* What you will do: Only the lines below between the ones containing "Unique hand-painted key" and "Top view of", inclusive, are to be reproduced, each exactly as it stands.

* Extracted material:
================
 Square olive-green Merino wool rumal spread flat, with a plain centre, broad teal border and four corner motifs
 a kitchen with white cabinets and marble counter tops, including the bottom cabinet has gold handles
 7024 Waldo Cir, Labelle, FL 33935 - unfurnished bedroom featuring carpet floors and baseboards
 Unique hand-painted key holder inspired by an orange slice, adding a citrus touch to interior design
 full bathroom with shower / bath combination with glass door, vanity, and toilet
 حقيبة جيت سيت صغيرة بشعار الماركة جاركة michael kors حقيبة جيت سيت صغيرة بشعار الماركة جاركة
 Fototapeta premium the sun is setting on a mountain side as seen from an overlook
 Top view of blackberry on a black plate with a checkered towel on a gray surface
================
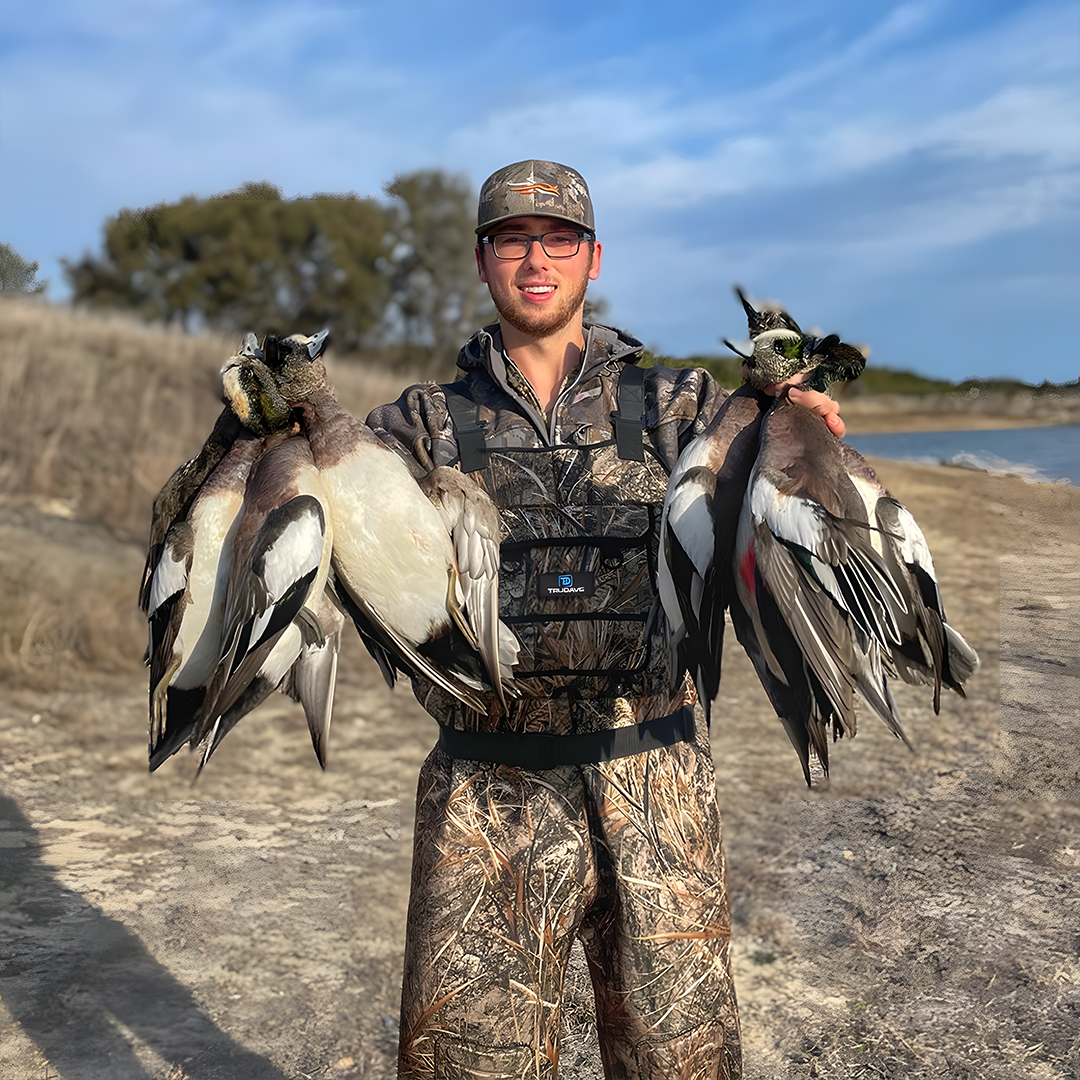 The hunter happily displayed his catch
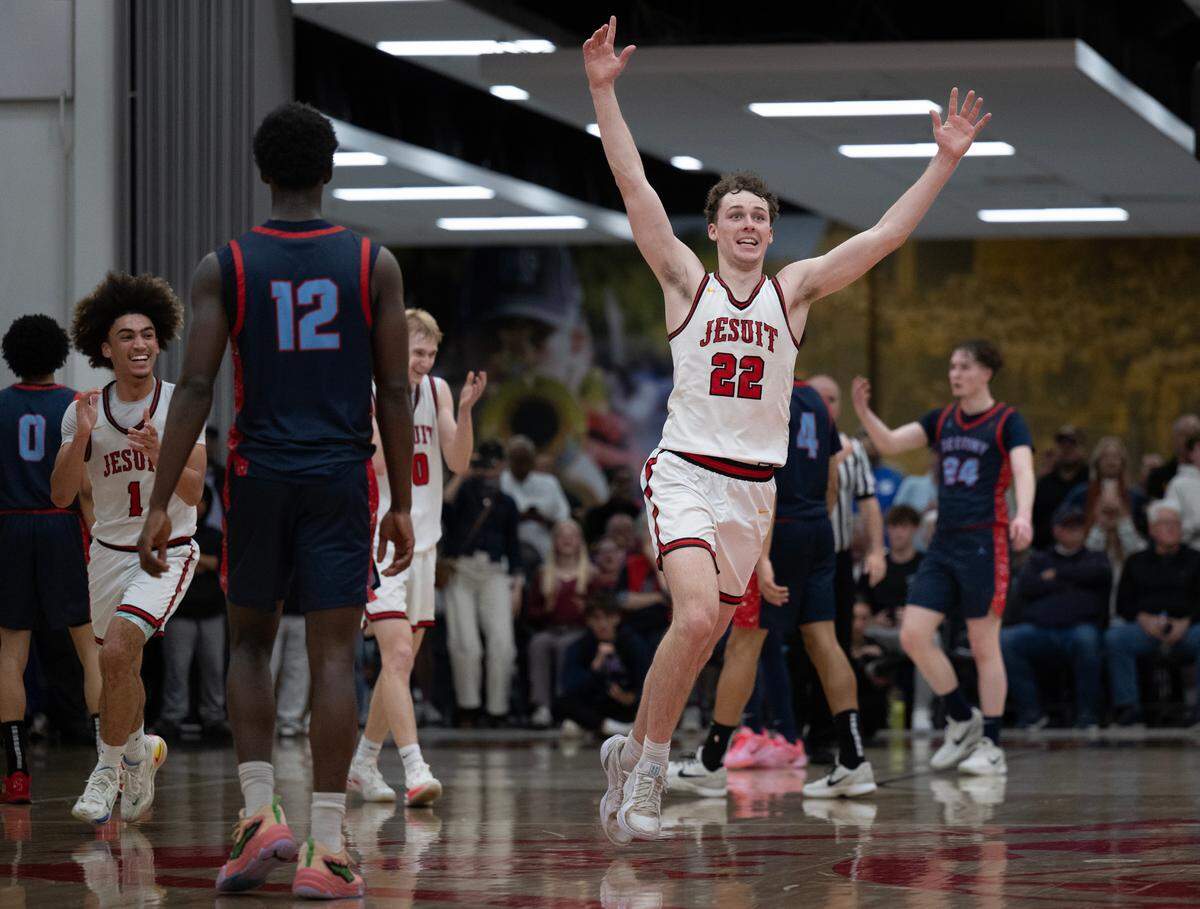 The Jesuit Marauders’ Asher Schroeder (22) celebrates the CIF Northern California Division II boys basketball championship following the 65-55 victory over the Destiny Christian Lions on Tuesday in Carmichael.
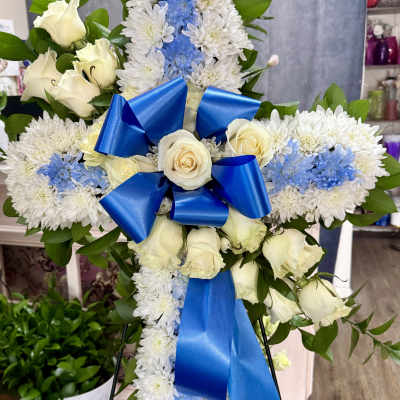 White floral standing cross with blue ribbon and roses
================
* Output for this exercise:
 Unique hand-painted key holder inspired by an orange slice, adding a citrus touch to interior design
 full bathroom with shower / bath combination with glass door, vanity, and toilet
 حقيبة جيت سيت صغيرة بشعار الماركة جاركة michael kors حقيبة جيت سيت صغيرة بشعار الماركة جاركة
 Fototapeta premium the sun is setting on a mountain side as seen from an overlook
 Top view of blackberry on a black plate with a checkered towel on a gray surface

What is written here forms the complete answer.